The energy surface density ${\tilde{w}}_A$ can be calculated from the work of adhesion as obtained from Eq. 1 and the contact area. In the case of circular symmetry of the contact area, we can use polar coordinates to obtain:

$${\tilde{w}}_A=\frac{W_A\left(t\right)}{\pi r_{\text{JKR}}{\left(t\right)}^2}\approx 2\Delta F^{\circ }\rho r_{\text{JKR}}{\left(t\right)}^{-2}\stackrel{r_{\text{JKR}}\left(t\right)}{\underset{0}{\int }}\text{d}rr{\chi }_b\left(t,r\right).$$ (3)
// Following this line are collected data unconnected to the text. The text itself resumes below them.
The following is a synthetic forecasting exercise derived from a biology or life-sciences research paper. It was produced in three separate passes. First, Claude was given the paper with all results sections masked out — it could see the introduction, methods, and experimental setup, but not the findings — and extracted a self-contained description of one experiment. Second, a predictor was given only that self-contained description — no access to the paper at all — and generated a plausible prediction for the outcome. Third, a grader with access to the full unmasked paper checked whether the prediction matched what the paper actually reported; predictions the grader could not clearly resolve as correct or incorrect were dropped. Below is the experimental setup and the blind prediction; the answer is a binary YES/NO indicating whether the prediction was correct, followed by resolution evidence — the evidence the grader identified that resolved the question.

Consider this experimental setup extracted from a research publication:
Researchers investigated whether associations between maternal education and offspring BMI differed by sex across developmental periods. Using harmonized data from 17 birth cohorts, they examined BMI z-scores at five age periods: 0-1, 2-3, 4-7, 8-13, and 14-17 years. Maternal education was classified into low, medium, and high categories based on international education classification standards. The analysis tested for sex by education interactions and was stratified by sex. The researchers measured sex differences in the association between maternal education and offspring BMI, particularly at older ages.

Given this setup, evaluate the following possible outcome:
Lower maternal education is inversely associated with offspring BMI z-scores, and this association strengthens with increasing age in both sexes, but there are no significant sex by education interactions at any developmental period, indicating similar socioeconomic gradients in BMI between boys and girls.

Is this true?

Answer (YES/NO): NO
Staying in the framework of JKR theory, the contact radius $r_{\text{JKR}}\left(t\right)$ between the membrane-coated colloidal probe i and the planar membrane j can be calculated, if the reduced Young’s modulus, $E^{\ast }={((1-{\nu }_i^2)/E_i+(1-{\nu }_j^2)/E_j)}^{-1}$ (with $E_{i,j}$ and ${\nu }_{i,j}$ as the corresponding Young’s moduli and Poisson’s ratios) and the load force $f_L$, are known (28):

$$r_{\text{JKR}}^3=\frac{3R}{4E^{\ast }}\left(f_L+3\pi {\tilde{w}}_{A}R+\sqrt{6\pi {\tilde{w}}_{A}R{f}_L+{\left(3\pi {\tilde{w}}_{A}R\right)}^2}\right).$$ (4)

Because the upper limit of the integral in Eq. 3, $r_{\text{JKR}}$, is therefore a function of W_A, an iterative, self-consistent scheme was used to solve Eq. 3 with Eq. 4. The essential code illustrating the computational approach can be found in the Supporting Material.
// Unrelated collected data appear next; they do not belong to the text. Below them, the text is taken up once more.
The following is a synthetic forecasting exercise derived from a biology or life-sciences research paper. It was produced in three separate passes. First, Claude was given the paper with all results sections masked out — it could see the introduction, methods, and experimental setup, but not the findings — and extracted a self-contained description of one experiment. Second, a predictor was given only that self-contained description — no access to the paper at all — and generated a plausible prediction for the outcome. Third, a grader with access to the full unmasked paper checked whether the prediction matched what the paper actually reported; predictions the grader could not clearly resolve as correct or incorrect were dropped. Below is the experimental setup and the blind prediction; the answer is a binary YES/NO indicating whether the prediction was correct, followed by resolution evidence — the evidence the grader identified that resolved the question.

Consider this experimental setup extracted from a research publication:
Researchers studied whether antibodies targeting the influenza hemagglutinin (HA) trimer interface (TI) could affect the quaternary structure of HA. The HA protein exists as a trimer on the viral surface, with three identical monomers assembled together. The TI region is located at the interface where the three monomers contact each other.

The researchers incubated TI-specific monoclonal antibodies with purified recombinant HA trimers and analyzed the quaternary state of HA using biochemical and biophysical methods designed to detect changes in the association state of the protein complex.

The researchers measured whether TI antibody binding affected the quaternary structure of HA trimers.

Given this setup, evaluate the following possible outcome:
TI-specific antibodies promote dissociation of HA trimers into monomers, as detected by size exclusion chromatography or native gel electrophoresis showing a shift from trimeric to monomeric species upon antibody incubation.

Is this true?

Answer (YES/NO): NO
The time evolution of the molar fraction ${\chi }_b$ of bound molecules can be described by a rate equation considering both binding and unbinding:

$$\frac{\partial {\chi }_b}{\partial t}=k_{\text{on}}\left(r\right){\chi }_{f,i}{\chi }_{f,j}-k_{\text{off}}{\chi }_b.$$ (5)

The explicit dependency of both ${\chi }_b$ and the molar fraction ${\chi }_f$ of unbound receptors on time t and the radius r was omitted for the sake of readability. Because the unbound receptor is freely diffusing in contrast to the bound receptors/ligands, a diffusion term is added to the rate equation for the molar fraction ${\chi }_f$. The expression is valid for both bilayers covering the colloidal probe i and the planar substrate j:

$$\frac{\partial {\chi }_{f,i}}{\partial t}=\nabla \left(D\nabla {\chi }_{f,i}\right)-k_{\text{on}}\left(r\right){\chi }_{f,i}{\chi }_{f,j}+k_{\text{off}}{\chi }_b.$$ (6)
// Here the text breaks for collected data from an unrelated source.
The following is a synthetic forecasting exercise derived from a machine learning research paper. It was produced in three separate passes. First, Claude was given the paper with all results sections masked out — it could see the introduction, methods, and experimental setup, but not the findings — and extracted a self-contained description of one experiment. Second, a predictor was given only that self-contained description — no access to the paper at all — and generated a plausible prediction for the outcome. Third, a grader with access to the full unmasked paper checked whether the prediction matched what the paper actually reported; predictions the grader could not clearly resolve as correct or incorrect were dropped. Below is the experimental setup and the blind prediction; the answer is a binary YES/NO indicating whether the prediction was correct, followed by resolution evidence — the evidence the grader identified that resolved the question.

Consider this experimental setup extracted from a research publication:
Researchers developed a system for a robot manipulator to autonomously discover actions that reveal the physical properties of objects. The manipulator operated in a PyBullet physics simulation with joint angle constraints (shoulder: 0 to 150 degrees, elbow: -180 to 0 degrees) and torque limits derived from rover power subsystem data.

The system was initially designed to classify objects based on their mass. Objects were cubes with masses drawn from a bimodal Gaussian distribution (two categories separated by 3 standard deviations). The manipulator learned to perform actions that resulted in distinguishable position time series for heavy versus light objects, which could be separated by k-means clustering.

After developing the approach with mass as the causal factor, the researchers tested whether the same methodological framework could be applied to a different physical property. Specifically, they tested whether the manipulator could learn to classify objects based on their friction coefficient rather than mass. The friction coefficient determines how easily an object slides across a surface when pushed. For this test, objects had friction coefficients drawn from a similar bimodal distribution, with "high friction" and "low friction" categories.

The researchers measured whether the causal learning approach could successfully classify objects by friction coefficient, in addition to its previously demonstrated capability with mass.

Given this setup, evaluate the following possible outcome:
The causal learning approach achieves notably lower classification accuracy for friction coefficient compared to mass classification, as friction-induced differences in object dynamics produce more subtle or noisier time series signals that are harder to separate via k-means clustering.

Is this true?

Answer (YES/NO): NO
Here we assume that the diffusion coefficient D of the unbound (free) receptors/ligands is the same inside and outside of the contact area. Binding can only occur in the contact area. The rate of binding $k_{\text{on}}\left(r\right)$ is a function of the radius because it is $k_{\text{on}}=0$ for $r>r_{\text{JKR}}$.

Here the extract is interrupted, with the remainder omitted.